Originally, Claremont intended to use Captain Britain villain Fury, but Alan Moore had ownership of the Marvel UK character and the possibility of litigation caused Claremont to create the similar character of Nimrod instead.

Nimrod received an entry in The Official Handbook of the Marvel Universe Deluxe Edition #9.

==Fictional character biography==

Nimrod in Uncanny X-Men #194 (June 1985); art by John Romita Jr.

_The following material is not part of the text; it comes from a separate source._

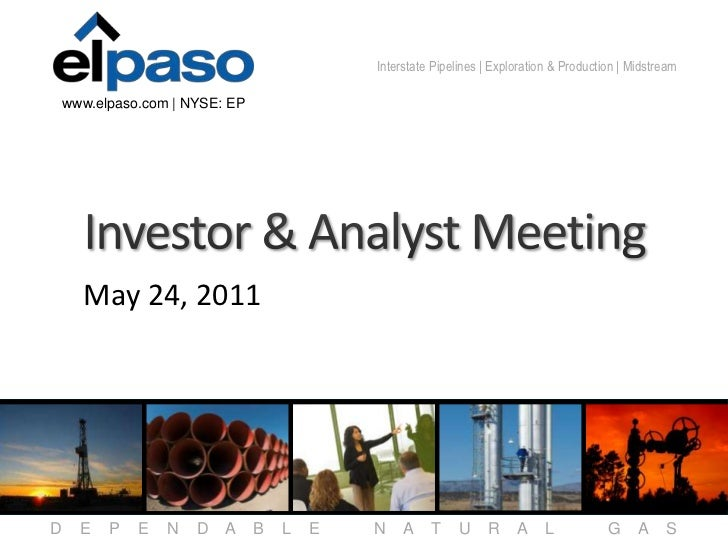 Interstate Pipelines | Exploration & Production | Midstream    www.elpaso.com | NYSE: EP      May 24, 2011D     E   P   E ...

Nimrod is a mutant-hunting Sentinel from an alternative future and was created by the Sentinels ruling that timeline. Rachel Summers travels backwards in time to the present, but Nimrod follows. Although not capable of time travel by himself, he was transported back in time by Doctor Strange and Magik using their powers to change time to prevent Kulan Gath's occupation of New York. Nimrod saves the life of construction worker Jaime Rodriguez by killing a mugger, Gath's destined host, who would have otherwise killed Rodriguez. In gratitude, Rodriguez offers Nimrod a job and a home with his family, not realizing his true nature.

After gathering information about the timeline in which he finds himself, Nimrod eventually changes his prime directive from the extermination of all mutants, having determined that such widespread destruction is not necessary in this era, to only the extermination of mutants regarded as outlaws by the government, such as the X-Men.

Some time after this, Nimrod garners a reputation with the public of New York City as a heroic vigilante, assuming he is simply a man in powered armor. He also adopts the cover alias Nicholas Hunter, a more human personality as a construction worker.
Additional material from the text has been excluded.